Economic sanctions have been the most significant tool from the West when it comes to impacting Russian aggression against Ukraine – with many citing the removal of the country from SWIFT as being the most potent action that could be taken. 

However, we spoke to Peter Klein, CTO and Co-Founder of FinLync, who shared his insight on just how significant the move taken by the West will be, and what Russia may have done to mitigate the damage caused to its economy and payment system. 

PaymentExpert: Firstly, are you able to tell us more about SWIFT and why it has become the forefront of news during this conflict? 

Peter Klein: At its core, SWIFT is a messaging network that moves files from one party to another. The SWIFT network enables bank-to-bank connectivity, which means that member banks in Russia can send and receive data with banks outside the country. 

It also offers corporate-to-bank connectivity, which provides treasury and finance teams of member corporations with connectivity to their member banks in Russia for domestic and cross-border payment initiation, as well as cash visibility and other treasury activities. 

SWIFT has come to the forefront amid the current situation in Ukraine because it is the dominant global payment network. That said, removing certain Russian banks from the SWIFT network is actually unlikely to have a significant impact on the movement of money in and out of Russia, because there are many other ways to send data from one party to another. 

The attention that we’re seeing on SWIFT actually comes as SWIFT is being replaced with new, more innovative bank connectivity methods and ways to move money and data. In particular, banks are building their own APIs that allow them to transact with their customers and other banks directly in real-time.

PE: Will the delay in implementing the SWIFT sanctions have allowed for alternative plans to have been put in place for Russia? 

PK: Even prior to the current sanctions, banks and corporations would have business continuity plans in place to control for a SWIFT outage. It is likely that Russian banks would have already built alternate methods for moving their data through different channels. 

Indeed, the development of Russia’s homegrown SWIFT-equivalent, called SPFS, was started in 2014 in response to the threat of being expelled from SWIFT due to Russia’s annexation of Crimea.

PE: Can Russia call on alternative relationships to mitigate the impact of being removed from SWIFT? 

PK: While SWIFT is the most common network for moving money globally, some countries have built their own messaging networks. For example, Russia developed its SWIFT equivalent, SPFS, or the System for Transfer of Financial Messages, in 2014, when it was threatened with expulsion from SWIFT due to its annexation of Crimea. SPFS allows for transfer of funds between any two banks on the system. 

Because only select Russian banks are to be removed from SWIFT, some Russian banks will still remain active on SWIFT – so funds could be moved from a sanctioned Russian bank to an unsanctioned Russian bank via a messaging network like SPFS. 

Non-Russian banks with branches in Russia also remain active on SWIFT, which means that funds could also be moved from a sanctioned bank to the Russia branch of a foreign bank through an alternate messaging network

China has also developed its own messaging network, CIPS, which as of 2021 counted 80 financial institutions as its members, including approximately 23 Russian banks. Funds in the impacted Russian banks could be transferred to unsanctioned banks via CIPS. 

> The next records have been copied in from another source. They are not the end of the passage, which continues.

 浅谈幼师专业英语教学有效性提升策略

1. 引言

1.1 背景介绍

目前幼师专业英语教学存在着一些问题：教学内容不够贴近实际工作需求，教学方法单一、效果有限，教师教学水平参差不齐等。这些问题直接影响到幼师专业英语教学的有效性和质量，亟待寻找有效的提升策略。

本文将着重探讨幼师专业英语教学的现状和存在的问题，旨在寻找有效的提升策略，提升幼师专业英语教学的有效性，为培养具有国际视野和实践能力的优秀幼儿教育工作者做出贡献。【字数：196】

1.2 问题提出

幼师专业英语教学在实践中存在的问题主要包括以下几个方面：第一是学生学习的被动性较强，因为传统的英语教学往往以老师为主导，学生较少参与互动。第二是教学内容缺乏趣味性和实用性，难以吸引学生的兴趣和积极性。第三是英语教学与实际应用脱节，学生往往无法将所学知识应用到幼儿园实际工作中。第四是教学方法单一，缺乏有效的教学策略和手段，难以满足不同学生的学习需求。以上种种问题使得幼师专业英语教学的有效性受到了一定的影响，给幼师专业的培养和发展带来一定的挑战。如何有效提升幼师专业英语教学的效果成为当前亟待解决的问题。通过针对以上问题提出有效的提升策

Phones and fax machines are also a possible route for sanctioned Russian banks, according to the Biden Administration in the United States. 

Additionally, when thinking about connectivity between banks and companies, while SWIFT remains the most commonly-used channel globally today, it is becoming increasingly obsolete in the face of advancements in bank APIs. 

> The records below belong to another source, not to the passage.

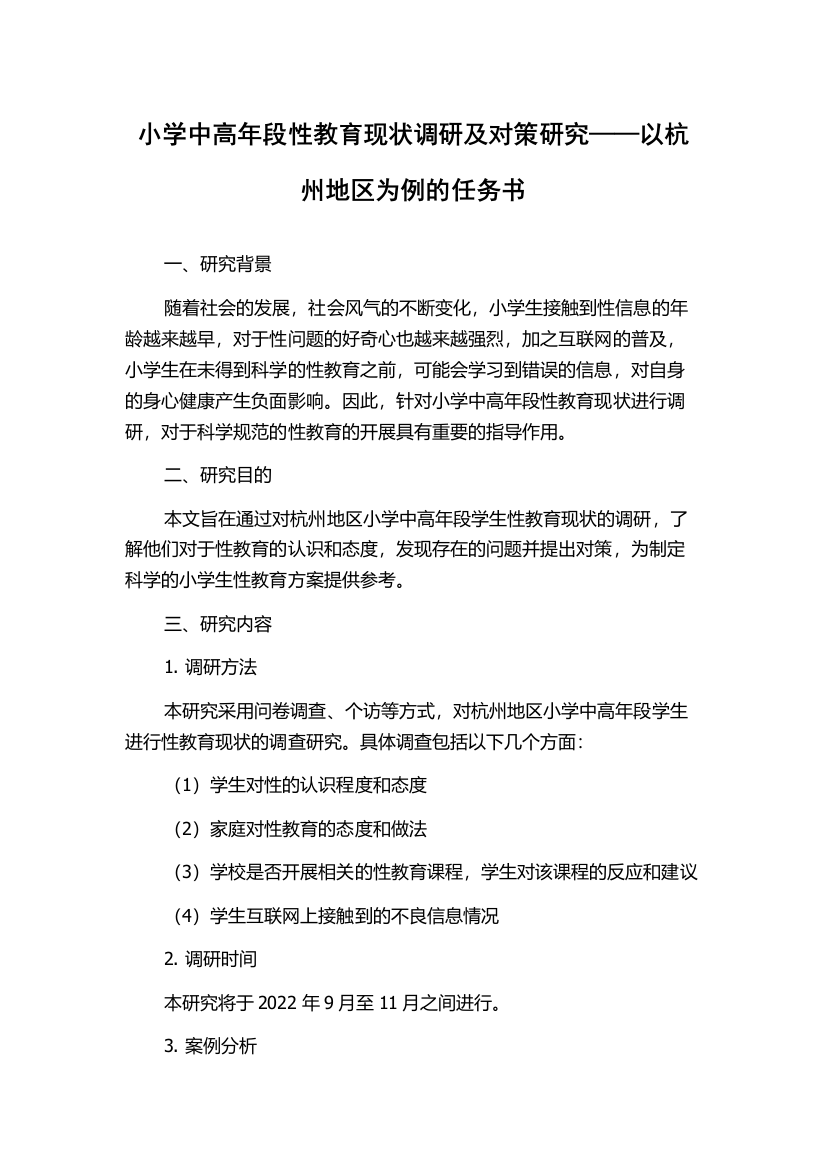 小学中高年段性教育现状调研及对策研究——以杭州地区为例的任务书

一、研究背景

随着社会的发展，社会风气的不断变化，小学生接触到性信息的年龄越来越早，对于性问题的好奇心也越来越强烈，加之互联网的普及，小学生在未得到科学的性教育之前，可能会学习到错误的信息，对自身的身心健康产生负面影响。因此，针对小学中高年段性教育现状进行调研，对于科学规范的性教育的开展具有重要的指导作用。

二、研究目的

本文旨在通过对杭州地区小学中高年段学生性教育现状的调研，了解他们对于性教育的认识和态度，发现存在的问题并提出对策，为制定科学的小学生性教育方案提供参考。

三、研究内容

1. 调研方法

本研究采用问卷调查、个访等方式，对杭州地区小学中高年段学生进行性教育现状的调查研究。具体调查包括以下几个方面：

（1）学生对性的认识程度和态度

（2）家庭对性教育的态度和做法

（3）学校是否开展相关的性教育课程，学生对该课程的反应和建议

（4）学生互联网上接触到的不良信息情况

2. 调研时间

本研究将于 2022 年 9 月至 11 月之间进行。

3. 案例分析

That said, connecting to a bank API is not easy, and while corporate bank API aggregators offer a streamlined process for connecting, doing so is not an overnight process and depends on the readiness of the company’s bank partners. 

PE: How much will the removal of select Russian banks from SWIFT impact Western nations on the receiving who previously dealt with Russia? 

PK: The removal of select Russian banks from SWIFT has technical impacts on corporate finance teams at businesses based in Western nations and around the world. These include verifying whether any bank partners are now under sanctions or expected to be soon, eliminating sanctioned banks from pre-authorised wire transfer platforms and, more broadly, evaluating their organisation’s total exposure to the war in Ukraine. 

In addition to these technical impacts, there are also reputational impacts and associated fallout from the removal of select Russian banks from SWIFT, the consequences of which are already being seen with the devaluation of the ruble, long lines at ATM machines and the closure of the Moscow Exchange.